If you look closely at Desert Storm pictures, you'll see the vehicles had big square panels on them. Those are a simple form of Infra Red Friend or Foe marker. When seen through an IR view but not a night vision image intensifier, the panels are cooler than the rest of the vehicle and show up like the balls on a bulldog. With Image Intensifiers it is a bit more complicated, but if you can see a shape, the brighter parts will show up, mostly in shades of green. If it is too dark to pick up ambient light, you can't see to shoot anyways.
 
If you look closely at Desert Storm pictures, you'll see the vehicles had big square panels on them. Those are a simple form of Infra Red Friend or Foe marker. When seen through an IR view but not a night vision image intensifier, the panels are cooler than the rest of the vehicle and show up like the balls on a bulldog. With Image Intensifiers it is a bit more complicated, but if you can see a shape, the brighter parts will show up, mostly in shades of green. If it is too dark to pick up ambient light, you can't see to shoot anyways.
There are numerous situations where you may not be able to visually observe .... but targets can/will still be engaged.
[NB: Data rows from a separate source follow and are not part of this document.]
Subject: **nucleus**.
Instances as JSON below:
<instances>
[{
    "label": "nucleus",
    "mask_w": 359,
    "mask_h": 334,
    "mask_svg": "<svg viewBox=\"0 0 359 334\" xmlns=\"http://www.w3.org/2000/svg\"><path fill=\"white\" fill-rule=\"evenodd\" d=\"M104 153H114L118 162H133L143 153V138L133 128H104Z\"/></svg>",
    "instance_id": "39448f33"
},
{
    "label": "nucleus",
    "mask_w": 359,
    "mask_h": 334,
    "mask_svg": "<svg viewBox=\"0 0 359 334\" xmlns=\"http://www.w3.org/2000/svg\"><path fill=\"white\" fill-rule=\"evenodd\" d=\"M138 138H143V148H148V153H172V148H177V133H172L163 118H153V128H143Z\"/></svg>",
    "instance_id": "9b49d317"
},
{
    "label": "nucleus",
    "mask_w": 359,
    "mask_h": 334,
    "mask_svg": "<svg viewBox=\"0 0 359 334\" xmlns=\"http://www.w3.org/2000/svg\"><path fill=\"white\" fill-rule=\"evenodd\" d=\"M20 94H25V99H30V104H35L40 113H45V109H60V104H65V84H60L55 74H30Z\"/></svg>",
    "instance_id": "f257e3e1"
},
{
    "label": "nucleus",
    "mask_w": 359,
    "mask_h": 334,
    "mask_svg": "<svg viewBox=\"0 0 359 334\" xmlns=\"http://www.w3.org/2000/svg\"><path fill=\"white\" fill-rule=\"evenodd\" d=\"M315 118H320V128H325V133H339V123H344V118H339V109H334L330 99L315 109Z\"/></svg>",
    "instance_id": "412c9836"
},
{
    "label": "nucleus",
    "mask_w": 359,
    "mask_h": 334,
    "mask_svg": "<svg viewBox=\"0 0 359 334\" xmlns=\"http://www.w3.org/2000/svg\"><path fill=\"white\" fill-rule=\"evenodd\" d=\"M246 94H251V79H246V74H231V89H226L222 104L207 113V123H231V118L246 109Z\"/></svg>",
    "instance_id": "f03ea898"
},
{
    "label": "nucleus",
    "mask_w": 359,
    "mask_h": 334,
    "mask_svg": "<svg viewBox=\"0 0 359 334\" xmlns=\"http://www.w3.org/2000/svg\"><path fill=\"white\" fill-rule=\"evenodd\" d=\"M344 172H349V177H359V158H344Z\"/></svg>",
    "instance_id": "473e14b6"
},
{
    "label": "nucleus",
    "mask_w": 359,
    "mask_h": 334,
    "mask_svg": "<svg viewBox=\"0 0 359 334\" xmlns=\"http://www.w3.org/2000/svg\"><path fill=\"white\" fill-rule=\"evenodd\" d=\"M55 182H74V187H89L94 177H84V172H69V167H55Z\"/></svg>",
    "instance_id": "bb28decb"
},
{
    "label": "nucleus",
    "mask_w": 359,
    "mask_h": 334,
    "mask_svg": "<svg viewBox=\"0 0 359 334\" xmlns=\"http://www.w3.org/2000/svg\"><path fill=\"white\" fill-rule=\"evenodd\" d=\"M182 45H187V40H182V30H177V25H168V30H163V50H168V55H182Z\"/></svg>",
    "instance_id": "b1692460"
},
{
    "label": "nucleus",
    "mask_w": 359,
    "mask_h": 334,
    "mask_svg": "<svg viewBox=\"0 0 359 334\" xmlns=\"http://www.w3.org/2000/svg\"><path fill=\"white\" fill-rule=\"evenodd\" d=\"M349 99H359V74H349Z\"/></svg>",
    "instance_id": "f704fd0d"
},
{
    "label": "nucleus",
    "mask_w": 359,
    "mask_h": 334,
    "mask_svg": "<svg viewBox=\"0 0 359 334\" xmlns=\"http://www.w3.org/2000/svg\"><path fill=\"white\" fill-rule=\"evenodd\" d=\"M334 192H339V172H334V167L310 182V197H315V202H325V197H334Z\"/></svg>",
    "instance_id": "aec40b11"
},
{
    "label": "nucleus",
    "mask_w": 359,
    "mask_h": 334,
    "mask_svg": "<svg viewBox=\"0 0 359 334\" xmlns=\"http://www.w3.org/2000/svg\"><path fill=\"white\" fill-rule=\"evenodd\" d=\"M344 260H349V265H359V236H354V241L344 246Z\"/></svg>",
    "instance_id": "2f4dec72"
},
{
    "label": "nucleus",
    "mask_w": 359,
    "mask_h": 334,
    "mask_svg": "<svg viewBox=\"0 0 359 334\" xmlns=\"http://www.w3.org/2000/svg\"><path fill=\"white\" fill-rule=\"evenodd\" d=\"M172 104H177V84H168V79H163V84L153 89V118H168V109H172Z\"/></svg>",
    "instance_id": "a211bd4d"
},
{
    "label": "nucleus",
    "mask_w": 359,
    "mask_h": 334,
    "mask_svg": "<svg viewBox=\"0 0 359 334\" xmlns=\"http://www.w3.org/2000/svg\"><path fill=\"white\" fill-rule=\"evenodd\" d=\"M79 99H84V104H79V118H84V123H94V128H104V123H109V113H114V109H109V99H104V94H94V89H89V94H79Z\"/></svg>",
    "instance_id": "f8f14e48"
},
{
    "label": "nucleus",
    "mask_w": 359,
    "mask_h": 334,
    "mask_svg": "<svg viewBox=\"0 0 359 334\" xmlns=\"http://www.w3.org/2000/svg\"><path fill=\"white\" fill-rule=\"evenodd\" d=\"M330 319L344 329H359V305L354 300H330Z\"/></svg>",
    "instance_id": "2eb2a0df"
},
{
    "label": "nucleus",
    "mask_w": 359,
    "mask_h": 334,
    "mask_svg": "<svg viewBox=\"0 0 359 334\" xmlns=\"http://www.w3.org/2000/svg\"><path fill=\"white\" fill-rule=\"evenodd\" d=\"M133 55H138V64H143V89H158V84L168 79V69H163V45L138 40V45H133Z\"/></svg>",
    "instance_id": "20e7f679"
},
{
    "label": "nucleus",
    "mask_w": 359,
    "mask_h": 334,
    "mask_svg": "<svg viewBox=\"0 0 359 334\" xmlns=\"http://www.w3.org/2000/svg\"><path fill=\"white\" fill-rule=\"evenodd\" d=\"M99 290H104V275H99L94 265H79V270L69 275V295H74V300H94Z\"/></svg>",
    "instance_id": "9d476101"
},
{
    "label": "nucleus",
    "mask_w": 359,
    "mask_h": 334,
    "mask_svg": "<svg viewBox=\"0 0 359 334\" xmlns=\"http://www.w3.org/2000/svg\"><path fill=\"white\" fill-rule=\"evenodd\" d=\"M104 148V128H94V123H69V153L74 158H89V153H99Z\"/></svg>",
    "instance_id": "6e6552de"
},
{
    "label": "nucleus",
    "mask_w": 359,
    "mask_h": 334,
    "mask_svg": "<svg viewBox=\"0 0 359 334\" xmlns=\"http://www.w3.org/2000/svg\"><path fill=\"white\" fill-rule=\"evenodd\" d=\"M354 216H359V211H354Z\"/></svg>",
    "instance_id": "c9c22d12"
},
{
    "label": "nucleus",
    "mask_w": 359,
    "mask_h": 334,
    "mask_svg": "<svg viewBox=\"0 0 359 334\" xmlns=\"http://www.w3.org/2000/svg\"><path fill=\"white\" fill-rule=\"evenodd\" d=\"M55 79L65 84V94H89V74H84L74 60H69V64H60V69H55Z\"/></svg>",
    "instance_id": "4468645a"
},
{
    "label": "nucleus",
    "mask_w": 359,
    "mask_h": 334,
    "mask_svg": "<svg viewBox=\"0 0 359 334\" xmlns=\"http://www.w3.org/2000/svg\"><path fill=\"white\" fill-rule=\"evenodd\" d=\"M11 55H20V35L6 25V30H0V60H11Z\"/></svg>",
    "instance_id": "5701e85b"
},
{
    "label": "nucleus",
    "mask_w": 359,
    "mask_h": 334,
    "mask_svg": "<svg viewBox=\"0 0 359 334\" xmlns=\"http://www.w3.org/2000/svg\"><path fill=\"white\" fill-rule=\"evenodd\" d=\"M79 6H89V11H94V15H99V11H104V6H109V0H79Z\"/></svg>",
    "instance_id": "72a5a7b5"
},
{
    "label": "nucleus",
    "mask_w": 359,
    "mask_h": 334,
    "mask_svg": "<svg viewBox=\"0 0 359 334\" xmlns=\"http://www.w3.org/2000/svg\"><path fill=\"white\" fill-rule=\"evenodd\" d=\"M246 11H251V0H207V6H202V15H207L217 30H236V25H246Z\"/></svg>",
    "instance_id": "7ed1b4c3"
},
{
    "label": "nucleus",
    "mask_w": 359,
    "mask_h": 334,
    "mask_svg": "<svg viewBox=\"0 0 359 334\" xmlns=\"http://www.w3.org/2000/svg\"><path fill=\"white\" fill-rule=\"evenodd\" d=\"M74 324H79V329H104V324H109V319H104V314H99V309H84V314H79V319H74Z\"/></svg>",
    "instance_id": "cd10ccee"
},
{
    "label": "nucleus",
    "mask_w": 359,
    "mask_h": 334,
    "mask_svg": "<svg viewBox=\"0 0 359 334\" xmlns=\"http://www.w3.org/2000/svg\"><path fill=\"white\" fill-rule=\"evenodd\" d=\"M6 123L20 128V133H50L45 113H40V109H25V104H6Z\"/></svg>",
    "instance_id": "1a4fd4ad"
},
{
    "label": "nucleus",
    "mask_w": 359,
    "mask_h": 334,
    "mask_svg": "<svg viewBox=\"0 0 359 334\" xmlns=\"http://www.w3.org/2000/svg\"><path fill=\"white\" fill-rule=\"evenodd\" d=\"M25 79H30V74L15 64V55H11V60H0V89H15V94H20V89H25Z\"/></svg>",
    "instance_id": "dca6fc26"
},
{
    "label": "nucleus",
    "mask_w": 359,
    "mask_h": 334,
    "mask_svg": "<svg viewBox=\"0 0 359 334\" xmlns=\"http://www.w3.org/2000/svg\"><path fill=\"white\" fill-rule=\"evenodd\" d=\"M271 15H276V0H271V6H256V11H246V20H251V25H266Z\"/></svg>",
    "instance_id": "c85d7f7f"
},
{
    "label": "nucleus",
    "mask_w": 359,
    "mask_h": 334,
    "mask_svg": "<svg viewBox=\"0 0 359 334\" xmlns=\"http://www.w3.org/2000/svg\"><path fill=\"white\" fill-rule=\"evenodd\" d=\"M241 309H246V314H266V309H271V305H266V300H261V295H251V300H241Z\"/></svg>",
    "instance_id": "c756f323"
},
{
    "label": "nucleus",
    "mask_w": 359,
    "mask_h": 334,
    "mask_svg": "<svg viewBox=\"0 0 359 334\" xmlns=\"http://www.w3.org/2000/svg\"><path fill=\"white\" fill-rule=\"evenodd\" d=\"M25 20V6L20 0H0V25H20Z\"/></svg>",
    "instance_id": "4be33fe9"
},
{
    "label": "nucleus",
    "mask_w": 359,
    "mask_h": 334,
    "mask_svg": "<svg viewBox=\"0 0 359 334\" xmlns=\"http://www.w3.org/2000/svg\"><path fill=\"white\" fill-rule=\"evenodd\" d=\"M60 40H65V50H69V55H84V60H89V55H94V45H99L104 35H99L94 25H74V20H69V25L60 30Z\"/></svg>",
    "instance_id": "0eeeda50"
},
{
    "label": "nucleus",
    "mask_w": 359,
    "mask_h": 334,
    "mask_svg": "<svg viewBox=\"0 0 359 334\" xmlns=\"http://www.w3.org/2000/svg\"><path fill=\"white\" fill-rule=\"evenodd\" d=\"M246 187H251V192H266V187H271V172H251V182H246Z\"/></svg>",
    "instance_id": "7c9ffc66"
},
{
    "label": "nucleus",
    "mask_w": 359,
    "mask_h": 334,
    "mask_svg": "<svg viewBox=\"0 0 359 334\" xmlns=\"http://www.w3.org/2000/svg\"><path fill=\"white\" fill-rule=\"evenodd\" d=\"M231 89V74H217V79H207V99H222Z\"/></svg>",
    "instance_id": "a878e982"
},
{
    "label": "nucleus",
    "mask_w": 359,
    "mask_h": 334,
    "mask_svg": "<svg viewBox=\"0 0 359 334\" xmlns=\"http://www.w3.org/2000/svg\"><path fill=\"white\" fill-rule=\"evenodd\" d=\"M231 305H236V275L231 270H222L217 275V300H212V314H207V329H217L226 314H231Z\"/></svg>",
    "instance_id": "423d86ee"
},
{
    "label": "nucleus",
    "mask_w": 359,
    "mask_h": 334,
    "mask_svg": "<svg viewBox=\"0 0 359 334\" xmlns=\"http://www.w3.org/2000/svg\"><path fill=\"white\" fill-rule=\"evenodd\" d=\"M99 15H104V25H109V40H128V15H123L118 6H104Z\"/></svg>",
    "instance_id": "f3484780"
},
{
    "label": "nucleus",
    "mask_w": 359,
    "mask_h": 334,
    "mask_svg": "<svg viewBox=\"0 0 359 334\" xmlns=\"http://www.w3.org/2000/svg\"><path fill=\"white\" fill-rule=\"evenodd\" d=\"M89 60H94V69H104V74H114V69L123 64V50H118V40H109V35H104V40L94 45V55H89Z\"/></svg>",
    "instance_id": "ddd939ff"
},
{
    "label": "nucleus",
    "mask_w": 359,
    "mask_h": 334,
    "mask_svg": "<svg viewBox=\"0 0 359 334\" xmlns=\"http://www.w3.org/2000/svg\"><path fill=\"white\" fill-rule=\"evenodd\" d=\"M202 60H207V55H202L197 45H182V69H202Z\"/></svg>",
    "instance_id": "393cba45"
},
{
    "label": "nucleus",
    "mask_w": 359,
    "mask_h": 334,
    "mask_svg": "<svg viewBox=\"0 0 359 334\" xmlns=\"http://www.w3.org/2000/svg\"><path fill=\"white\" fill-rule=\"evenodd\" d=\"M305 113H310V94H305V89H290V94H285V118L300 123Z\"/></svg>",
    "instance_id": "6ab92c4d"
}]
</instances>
MMG used in protective fire roles as well as indirect speculative fire are just two of them
 
There are numerous situations where you may not be able to visually observe .... but targets can/will still be engaged. MMG used in protective fire roles as well as indirect speculative fire are just two of them

Gotta remember, under these circumstances, every one is stressed, that can affect people adversely . Lots of friendlies shot by jumpy sentries in war time.

Grizz
 
Made for the Chinese in 8mm Mauser?

8mm and other cartridges, as well as the 303Brit were chambered in Bren Guns. The 303 Brit actually came along later. Fine MG but it's very heavy IMHO, which helped make it a stable firing platform.

But you're likely right that those guns were being built for the Chinese.

Bren Guns are still being used today, usually chambered in 7.62 Nato. I don't think any are being issued to first line troops, but police and second line units still use them in countries like India, but they aren't alone.